Saved data entries:

◆ ◆ ◆ ◆ ◆ ◆ ◆

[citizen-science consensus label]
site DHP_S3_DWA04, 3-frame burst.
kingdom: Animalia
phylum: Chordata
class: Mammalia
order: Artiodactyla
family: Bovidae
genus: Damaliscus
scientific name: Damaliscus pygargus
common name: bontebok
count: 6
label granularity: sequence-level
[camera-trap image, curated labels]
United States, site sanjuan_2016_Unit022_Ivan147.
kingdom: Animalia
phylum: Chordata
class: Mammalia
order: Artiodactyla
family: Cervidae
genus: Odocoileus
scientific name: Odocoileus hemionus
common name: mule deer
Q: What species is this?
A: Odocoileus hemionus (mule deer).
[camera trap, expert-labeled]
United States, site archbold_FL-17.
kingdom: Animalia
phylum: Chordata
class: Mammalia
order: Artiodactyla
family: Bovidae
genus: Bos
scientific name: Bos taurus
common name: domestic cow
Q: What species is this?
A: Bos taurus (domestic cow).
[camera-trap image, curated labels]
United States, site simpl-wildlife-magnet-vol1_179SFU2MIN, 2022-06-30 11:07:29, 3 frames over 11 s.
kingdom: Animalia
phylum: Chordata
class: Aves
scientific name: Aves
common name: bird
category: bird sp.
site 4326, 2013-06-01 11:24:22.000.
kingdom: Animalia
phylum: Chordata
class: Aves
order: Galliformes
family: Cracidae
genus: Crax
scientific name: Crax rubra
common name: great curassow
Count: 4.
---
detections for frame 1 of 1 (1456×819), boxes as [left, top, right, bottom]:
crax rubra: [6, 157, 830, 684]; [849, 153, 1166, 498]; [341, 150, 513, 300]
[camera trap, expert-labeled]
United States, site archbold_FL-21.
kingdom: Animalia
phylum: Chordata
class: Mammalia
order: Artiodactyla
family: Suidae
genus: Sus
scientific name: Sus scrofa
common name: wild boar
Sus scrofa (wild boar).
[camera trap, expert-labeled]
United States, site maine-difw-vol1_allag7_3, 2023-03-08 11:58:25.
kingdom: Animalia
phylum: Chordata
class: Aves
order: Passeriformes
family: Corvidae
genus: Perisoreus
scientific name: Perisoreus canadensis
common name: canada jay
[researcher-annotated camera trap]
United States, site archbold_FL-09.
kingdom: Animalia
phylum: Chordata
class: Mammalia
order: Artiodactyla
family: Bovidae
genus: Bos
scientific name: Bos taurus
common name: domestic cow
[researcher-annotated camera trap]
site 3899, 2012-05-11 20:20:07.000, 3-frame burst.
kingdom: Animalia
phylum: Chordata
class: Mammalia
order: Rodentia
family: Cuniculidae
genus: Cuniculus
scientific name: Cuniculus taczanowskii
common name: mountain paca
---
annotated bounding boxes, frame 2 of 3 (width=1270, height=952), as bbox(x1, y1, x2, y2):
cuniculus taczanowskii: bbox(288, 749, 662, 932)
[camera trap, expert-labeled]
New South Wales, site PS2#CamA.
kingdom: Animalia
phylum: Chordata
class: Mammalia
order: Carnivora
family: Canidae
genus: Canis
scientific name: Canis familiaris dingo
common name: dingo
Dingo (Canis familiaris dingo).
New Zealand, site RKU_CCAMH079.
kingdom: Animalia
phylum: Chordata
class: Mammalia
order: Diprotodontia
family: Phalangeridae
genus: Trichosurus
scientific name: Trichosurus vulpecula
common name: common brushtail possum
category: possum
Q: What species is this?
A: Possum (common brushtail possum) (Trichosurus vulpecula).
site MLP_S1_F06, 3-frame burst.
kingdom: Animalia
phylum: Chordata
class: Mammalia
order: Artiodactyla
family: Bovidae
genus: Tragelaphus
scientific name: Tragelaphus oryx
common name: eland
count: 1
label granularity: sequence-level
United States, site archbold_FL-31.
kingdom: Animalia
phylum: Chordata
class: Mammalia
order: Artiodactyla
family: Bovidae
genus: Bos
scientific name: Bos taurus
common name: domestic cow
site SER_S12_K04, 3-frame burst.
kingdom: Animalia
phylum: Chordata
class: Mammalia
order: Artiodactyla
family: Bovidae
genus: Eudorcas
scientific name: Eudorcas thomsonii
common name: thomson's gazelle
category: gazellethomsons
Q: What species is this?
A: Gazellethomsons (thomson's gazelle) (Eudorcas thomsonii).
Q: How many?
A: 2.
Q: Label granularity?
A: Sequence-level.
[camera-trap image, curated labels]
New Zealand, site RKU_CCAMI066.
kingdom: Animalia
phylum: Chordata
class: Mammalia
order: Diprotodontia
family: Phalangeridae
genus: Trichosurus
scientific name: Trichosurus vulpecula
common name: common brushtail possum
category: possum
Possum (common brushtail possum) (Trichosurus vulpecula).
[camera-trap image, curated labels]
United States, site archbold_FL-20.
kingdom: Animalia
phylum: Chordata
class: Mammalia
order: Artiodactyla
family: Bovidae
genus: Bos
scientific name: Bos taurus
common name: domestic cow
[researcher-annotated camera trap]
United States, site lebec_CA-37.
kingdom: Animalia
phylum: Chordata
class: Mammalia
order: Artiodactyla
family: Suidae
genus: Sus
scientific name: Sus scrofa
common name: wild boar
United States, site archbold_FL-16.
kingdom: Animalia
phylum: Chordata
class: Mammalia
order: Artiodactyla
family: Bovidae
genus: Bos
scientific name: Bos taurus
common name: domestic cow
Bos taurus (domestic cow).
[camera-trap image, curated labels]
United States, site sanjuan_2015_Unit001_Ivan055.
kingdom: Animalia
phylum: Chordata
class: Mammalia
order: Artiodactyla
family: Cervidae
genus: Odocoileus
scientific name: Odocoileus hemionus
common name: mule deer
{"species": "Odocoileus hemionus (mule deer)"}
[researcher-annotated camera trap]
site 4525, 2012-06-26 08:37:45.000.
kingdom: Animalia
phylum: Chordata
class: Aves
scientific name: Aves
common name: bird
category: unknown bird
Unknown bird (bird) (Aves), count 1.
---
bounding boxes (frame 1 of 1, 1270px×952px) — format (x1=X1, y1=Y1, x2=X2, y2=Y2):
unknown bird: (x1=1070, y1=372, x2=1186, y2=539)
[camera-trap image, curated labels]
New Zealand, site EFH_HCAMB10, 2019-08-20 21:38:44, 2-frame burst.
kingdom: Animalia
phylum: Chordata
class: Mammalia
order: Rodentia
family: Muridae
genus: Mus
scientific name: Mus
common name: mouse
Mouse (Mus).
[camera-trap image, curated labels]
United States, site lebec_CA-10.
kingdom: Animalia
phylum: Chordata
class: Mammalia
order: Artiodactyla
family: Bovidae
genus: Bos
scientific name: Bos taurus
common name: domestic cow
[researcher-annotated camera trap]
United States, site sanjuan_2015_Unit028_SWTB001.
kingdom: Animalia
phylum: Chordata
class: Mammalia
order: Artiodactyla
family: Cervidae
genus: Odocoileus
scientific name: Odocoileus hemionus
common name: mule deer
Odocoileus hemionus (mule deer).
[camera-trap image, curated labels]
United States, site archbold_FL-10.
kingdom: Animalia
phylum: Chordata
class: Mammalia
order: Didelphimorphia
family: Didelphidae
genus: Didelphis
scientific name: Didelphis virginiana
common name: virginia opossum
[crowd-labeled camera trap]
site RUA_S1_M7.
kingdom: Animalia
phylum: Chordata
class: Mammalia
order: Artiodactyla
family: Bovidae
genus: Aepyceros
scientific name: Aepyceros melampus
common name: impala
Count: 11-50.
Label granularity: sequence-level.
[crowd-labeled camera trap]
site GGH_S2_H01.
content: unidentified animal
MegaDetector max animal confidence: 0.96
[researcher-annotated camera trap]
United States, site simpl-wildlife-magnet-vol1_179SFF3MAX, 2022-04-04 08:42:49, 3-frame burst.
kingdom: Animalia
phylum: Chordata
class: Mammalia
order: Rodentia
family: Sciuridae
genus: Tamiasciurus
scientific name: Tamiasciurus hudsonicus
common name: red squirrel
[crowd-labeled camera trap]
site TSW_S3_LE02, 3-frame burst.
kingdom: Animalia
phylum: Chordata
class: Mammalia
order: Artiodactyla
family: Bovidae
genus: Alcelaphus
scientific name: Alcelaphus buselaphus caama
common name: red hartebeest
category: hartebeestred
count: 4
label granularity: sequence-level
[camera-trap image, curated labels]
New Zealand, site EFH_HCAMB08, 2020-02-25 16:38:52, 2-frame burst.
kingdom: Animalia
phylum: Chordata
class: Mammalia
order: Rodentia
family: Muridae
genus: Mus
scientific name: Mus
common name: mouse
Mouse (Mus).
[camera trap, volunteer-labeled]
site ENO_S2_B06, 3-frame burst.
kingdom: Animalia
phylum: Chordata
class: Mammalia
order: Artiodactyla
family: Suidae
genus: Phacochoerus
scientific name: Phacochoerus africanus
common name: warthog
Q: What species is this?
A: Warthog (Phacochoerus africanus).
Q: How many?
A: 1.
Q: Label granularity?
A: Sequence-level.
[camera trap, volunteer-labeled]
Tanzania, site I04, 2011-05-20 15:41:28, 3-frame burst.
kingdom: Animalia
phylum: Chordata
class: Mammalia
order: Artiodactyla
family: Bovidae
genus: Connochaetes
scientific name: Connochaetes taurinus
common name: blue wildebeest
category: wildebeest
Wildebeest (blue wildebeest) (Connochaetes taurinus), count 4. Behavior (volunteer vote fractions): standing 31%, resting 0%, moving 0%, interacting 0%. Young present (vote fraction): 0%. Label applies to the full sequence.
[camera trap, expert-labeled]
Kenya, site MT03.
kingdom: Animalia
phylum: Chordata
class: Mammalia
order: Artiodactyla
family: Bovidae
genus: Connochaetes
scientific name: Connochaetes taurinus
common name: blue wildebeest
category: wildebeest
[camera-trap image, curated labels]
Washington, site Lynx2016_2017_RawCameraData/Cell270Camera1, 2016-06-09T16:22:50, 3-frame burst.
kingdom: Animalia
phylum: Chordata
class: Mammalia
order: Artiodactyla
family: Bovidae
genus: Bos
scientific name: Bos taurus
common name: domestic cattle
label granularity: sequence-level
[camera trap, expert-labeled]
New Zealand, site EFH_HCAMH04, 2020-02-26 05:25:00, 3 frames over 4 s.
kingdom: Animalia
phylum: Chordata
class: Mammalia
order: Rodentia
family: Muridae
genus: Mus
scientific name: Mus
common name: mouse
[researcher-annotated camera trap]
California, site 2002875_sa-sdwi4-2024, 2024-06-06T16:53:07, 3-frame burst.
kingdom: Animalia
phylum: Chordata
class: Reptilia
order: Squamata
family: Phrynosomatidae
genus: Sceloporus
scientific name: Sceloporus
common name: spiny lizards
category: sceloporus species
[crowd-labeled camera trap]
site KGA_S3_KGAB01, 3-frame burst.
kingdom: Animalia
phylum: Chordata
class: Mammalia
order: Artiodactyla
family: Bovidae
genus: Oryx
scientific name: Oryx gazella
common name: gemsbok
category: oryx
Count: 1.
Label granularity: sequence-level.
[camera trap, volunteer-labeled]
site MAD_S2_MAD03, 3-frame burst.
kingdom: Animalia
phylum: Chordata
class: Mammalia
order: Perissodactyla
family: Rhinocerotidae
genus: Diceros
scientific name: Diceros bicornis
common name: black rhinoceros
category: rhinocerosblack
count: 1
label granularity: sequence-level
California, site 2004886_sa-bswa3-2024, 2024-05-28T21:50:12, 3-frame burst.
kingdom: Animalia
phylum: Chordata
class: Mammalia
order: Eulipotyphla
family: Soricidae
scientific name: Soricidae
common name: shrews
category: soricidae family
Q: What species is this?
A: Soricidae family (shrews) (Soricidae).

◆ ◆ ◆ ◆ ◆ ◆ ◆

■ EXERCISE INSTRUCTIONS ■
There is a line with "United States, site archbold_FL-21." and a line with "genus: Eudorcas" above. Copy exactly those two lines and all lines between them, with nothing else.

■ RESPONSE TO THIS TASK ■
United States, site archbold_FL-21.
kingdom: Animalia
phylum: Chordata
class: Mammalia
order: Artiodactyla
family: Suidae
genus: Sus
scientific name: Sus scrofa
common name: wild boar
Sus scrofa (wild boar).
[camera trap, expert-labeled]
United States, site maine-difw-vol1_allag7_3, 2023-03-08 11:58:25.
kingdom: Animalia
phylum: Chordata
class: Aves
order: Passeriformes
family: Corvidae
genus: Perisoreus
scientific name: Perisoreus canadensis
common name: canada jay
[researcher-annotated camera trap]
United States, site archbold_FL-09.
kingdom: Animalia
phylum: Chordata
class: Mammalia
order: Artiodactyla
family: Bovidae
genus: Bos
scientific name: Bos taurus
common name: domestic cow
[researcher-annotated camera trap]
site 3899, 2012-05-11 20:20:07.000, 3-frame burst.
kingdom: Animalia
phylum: Chordata
class: Mammalia
order: Rodentia
family: Cuniculidae
genus: Cuniculus
scientific name: Cuniculus taczanowskii
common name: mountain paca
---
annotated bounding boxes, frame 2 of 3 (width=1270, height=952), as bbox(x1, y1, x2, y2):
cuniculus taczanowskii: bbox(288, 749, 662, 932)
[camera trap, expert-labeled]
New South Wales, site PS2#CamA.
kingdom: Animalia
phylum: Chordata
class: Mammalia
order: Carnivora
family: Canidae
genus: Canis
scientific name: Canis familiaris dingo
common name: dingo
Dingo (Canis familiaris dingo).
New Zealand, site RKU_CCAMH079.
kingdom: Animalia
phylum: Chordata
class: Mammalia
order: Diprotodontia
family: Phalangeridae
genus: Trichosurus
scientific name: Trichosurus vulpecula
common name: common brushtail possum
category: possum
Q: What species is this?
A: Possum (common brushtail possum) (Trichosurus vulpecula).
site MLP_S1_F06, 3-frame burst.
kingdom: Animalia
phylum: Chordata
class: Mammalia
order: Artiodactyla
family: Bovidae
genus: Tragelaphus
scientific name: Tragelaphus oryx
common name: eland
count: 1
label granularity: sequence-level
United States, site archbold_FL-31.
kingdom: Animalia
phylum: Chordata
class: Mammalia
order: Artiodactyla
family: Bovidae
genus: Bos
scientific name: Bos taurus
common name: domestic cow
site SER_S12_K04, 3-frame burst.
kingdom: Animalia
phylum: Chordata
class: Mammalia
order: Artiodactyla
family: Bovidae
genus: Eudorcas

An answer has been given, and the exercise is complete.